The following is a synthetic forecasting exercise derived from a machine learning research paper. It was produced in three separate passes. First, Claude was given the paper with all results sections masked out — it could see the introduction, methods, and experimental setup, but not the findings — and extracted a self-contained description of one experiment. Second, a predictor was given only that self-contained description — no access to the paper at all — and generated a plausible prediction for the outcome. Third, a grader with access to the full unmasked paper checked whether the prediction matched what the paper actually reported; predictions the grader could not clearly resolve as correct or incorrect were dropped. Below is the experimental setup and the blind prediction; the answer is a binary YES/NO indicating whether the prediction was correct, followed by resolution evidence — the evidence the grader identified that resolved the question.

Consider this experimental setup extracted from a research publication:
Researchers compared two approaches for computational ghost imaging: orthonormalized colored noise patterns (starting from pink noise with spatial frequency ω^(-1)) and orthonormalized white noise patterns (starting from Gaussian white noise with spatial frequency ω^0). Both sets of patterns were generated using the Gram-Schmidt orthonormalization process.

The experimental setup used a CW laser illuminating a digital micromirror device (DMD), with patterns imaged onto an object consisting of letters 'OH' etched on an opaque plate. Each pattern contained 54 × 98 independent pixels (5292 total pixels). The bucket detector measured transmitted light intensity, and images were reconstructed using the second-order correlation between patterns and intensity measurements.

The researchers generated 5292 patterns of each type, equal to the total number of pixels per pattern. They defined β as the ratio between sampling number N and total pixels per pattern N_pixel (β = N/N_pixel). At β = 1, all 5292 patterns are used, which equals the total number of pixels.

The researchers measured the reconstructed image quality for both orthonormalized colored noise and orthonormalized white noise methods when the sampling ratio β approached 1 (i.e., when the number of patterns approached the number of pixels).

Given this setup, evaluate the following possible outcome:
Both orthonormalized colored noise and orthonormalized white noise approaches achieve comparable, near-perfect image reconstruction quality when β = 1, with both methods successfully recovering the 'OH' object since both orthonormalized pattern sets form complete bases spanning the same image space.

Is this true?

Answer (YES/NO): YES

------------------------

Could you write out the material above exactly as it appears?

SOLUTION FOR THIS PROBLEM:
The following is a synthetic forecasting exercise derived from a machine learning research paper. It was produced in three separate passes. First, Claude was given the paper with all results sections masked out — it could see the introduction, methods, and experimental setup, but not the findings — and extracted a self-contained description of one experiment. Second, a predictor was given only that self-contained description — no access to the paper at all — and generated a plausible prediction for the outcome. Third, a grader with access to the full unmasked paper checked whether the prediction matched what the paper actually reported; predictions the grader could not clearly resolve as correct or incorrect were dropped. Below is the experimental setup and the blind prediction; the answer is a binary YES/NO indicating whether the prediction was correct, followed by resolution evidence — the evidence the grader identified that resolved the question.

Consider this experimental setup extracted from a research publication:
Researchers compared two approaches for computational ghost imaging: orthonormalized colored noise patterns (starting from pink noise with spatial frequency ω^(-1)) and orthonormalized white noise patterns (starting from Gaussian white noise with spatial frequency ω^0). Both sets of patterns were generated using the Gram-Schmidt orthonormalization process.

The experimental setup used a CW laser illuminating a digital micromirror device (DMD), with patterns imaged onto an object consisting of letters 'OH' etched on an opaque plate. Each pattern contained 54 × 98 independent pixels (5292 total pixels). The bucket detector measured transmitted light intensity, and images were reconstructed using the second-order correlation between patterns and intensity measurements.

The researchers generated 5292 patterns of each type, equal to the total number of pixels per pattern. They defined β as the ratio between sampling number N and total pixels per pattern N_pixel (β = N/N_pixel). At β = 1, all 5292 patterns are used, which equals the total number of pixels.

The researchers measured the reconstructed image quality for both orthonormalized colored noise and orthonormalized white noise methods when the sampling ratio β approached 1 (i.e., when the number of patterns approached the number of pixels).

Given this setup, evaluate the following possible outcome:
Both orthonormalized colored noise and orthonormalized white noise approaches achieve comparable, near-perfect image reconstruction quality when β = 1, with both methods successfully recovering the 'OH' object since both orthonormalized pattern sets form complete bases spanning the same image space.

Is this true?

Answer (YES/NO): YES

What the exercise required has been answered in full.